Description of the task: Retype the records word for word, starting at the very beginning and ending with the line that contains "22.0 meters", including that line.

Supplied material:
===============

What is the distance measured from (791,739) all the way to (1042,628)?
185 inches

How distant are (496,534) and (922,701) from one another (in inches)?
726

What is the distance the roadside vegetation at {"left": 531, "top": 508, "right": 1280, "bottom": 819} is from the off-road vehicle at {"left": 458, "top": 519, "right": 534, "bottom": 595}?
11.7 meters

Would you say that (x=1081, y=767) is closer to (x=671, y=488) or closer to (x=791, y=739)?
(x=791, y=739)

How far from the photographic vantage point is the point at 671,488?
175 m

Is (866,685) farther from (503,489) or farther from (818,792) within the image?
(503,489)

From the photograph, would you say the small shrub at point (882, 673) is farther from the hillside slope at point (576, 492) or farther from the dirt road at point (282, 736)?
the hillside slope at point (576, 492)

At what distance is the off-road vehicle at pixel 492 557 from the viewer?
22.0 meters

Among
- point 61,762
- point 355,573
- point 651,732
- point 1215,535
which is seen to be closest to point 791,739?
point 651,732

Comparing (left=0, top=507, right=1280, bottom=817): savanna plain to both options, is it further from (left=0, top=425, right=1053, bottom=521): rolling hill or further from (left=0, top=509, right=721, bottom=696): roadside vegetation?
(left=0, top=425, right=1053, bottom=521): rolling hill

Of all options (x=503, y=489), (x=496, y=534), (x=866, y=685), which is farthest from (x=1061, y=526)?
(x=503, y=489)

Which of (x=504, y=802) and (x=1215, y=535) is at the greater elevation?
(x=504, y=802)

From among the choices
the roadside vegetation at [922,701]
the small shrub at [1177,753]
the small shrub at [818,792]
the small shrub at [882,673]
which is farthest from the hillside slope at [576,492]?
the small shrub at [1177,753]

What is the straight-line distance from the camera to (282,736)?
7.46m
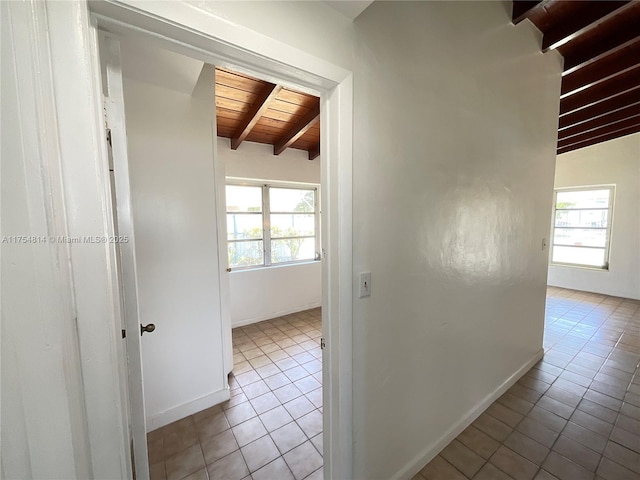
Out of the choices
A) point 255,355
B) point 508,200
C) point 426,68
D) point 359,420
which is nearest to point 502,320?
point 508,200

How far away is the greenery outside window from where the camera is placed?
3.59 metres

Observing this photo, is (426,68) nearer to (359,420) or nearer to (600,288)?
(359,420)

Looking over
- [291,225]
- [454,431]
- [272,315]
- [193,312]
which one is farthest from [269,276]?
[454,431]

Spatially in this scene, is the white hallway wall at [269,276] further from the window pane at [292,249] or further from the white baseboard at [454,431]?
the white baseboard at [454,431]

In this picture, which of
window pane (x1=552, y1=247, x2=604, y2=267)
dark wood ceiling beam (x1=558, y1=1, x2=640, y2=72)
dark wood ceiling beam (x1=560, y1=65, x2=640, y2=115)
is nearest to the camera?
dark wood ceiling beam (x1=558, y1=1, x2=640, y2=72)

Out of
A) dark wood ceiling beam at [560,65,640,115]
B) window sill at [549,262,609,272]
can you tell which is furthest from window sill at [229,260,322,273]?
window sill at [549,262,609,272]

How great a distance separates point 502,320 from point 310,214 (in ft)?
9.66

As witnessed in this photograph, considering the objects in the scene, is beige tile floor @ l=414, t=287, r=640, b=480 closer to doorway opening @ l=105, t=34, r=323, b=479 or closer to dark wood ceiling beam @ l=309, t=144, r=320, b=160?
doorway opening @ l=105, t=34, r=323, b=479

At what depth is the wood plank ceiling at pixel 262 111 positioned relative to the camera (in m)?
2.27

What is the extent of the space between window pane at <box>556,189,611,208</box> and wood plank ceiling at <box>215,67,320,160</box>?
5.14 metres

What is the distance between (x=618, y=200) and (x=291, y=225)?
558 centimetres

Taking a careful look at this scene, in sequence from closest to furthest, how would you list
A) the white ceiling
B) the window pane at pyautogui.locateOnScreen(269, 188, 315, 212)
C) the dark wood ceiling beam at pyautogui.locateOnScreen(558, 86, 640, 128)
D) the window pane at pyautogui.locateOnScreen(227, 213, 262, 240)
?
the white ceiling → the dark wood ceiling beam at pyautogui.locateOnScreen(558, 86, 640, 128) → the window pane at pyautogui.locateOnScreen(227, 213, 262, 240) → the window pane at pyautogui.locateOnScreen(269, 188, 315, 212)

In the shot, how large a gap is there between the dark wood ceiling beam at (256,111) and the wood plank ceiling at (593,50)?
1892 mm

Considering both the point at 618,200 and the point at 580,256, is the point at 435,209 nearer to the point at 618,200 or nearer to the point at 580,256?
the point at 618,200
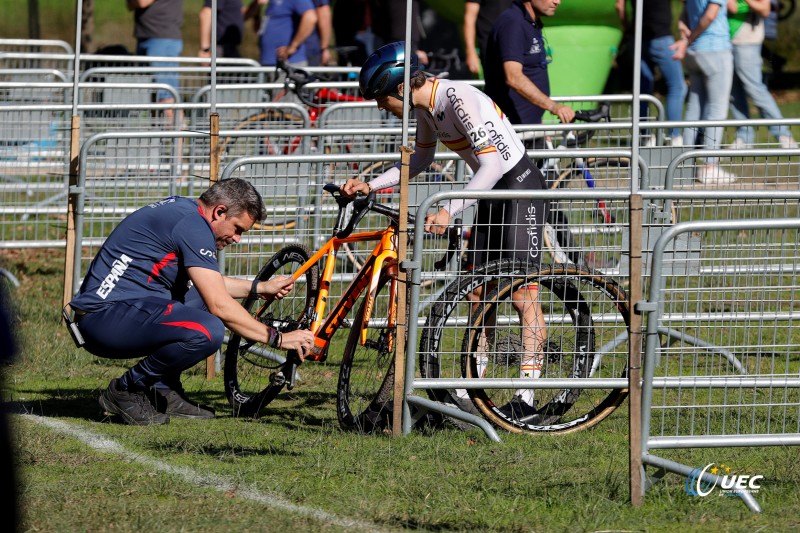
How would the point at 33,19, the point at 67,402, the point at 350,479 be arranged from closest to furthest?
the point at 350,479, the point at 67,402, the point at 33,19

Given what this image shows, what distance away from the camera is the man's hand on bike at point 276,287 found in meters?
7.40

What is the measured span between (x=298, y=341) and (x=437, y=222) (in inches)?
36.5

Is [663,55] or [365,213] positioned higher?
[663,55]

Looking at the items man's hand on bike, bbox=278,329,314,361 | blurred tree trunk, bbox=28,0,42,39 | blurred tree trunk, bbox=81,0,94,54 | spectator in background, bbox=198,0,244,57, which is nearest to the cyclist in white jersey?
man's hand on bike, bbox=278,329,314,361

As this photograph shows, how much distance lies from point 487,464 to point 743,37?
31.3 feet

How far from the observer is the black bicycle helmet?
6.95 meters

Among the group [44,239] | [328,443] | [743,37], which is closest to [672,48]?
[743,37]

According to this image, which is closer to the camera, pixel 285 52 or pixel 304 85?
pixel 304 85

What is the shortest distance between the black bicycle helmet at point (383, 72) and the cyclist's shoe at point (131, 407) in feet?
6.67

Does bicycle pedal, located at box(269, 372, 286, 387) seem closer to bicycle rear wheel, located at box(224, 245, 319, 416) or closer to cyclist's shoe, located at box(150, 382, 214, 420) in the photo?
bicycle rear wheel, located at box(224, 245, 319, 416)

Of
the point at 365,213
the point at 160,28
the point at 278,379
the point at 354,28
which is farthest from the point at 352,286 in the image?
the point at 354,28

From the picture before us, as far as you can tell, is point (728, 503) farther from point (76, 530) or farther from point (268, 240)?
point (268, 240)

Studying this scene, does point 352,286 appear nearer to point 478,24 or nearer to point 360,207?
point 360,207

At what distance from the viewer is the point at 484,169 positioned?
698cm
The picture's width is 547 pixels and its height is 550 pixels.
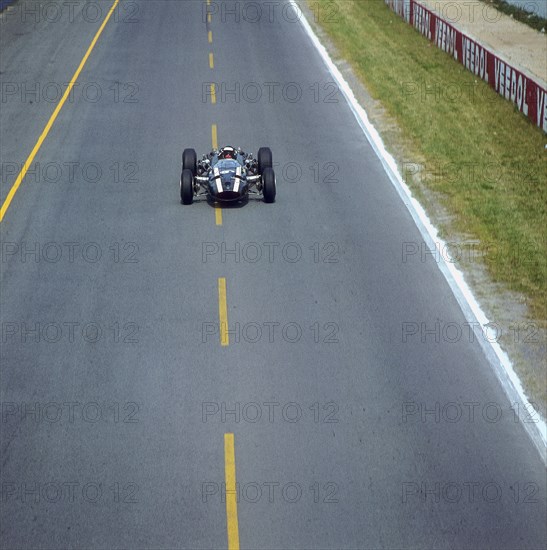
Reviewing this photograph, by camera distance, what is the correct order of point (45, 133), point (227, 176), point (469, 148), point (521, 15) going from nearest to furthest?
1. point (227, 176)
2. point (469, 148)
3. point (45, 133)
4. point (521, 15)

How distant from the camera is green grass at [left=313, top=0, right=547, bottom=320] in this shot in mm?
18078

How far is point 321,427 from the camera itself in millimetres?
12891

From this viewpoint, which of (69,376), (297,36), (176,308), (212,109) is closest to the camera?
(69,376)

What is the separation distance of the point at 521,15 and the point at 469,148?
21.2 m

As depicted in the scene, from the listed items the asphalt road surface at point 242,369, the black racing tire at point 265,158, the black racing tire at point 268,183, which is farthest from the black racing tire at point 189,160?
the black racing tire at point 268,183

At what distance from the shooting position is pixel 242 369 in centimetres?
1432

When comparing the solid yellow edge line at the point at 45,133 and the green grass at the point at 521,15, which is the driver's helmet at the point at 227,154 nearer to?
the solid yellow edge line at the point at 45,133

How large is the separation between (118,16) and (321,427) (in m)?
33.2

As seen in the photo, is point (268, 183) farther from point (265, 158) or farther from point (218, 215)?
point (218, 215)

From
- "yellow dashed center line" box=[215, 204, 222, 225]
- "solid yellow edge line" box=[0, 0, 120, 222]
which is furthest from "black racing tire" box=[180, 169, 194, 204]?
"solid yellow edge line" box=[0, 0, 120, 222]

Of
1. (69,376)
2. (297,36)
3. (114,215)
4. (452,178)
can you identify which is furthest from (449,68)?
(69,376)

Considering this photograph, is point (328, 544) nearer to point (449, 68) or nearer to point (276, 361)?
point (276, 361)

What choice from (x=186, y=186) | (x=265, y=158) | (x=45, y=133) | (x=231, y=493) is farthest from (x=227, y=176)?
(x=231, y=493)

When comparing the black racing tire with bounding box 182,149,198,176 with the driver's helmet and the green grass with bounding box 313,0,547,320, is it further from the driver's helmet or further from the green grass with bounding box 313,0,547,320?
the green grass with bounding box 313,0,547,320
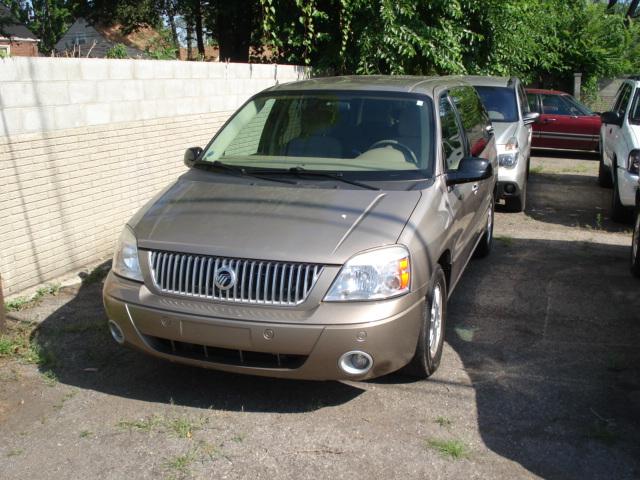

===============

Output of the exercise:
What is the distance measured from (791,739) all the way to (1042,628)?
185 inches

How distant are (496,534) and (922,701) from one another (in inches)?
726

What is the distance the roadside vegetation at {"left": 531, "top": 508, "right": 1280, "bottom": 819} is from the off-road vehicle at {"left": 458, "top": 519, "right": 534, "bottom": 595}?
11.7 meters

Would you say that (x=1081, y=767) is closer to (x=671, y=488) or closer to (x=791, y=739)?
(x=791, y=739)

How far from the photographic vantage point is the point at 671,488?
175 m

Is (866,685) farther from (503,489) or farther from (818,792) within the image?
(503,489)

From the photograph, would you say the small shrub at point (882, 673) is farther from the hillside slope at point (576, 492) or farther from the dirt road at point (282, 736)?
the hillside slope at point (576, 492)

At what distance is the off-road vehicle at pixel 492 557 from the viewer?
22.0 meters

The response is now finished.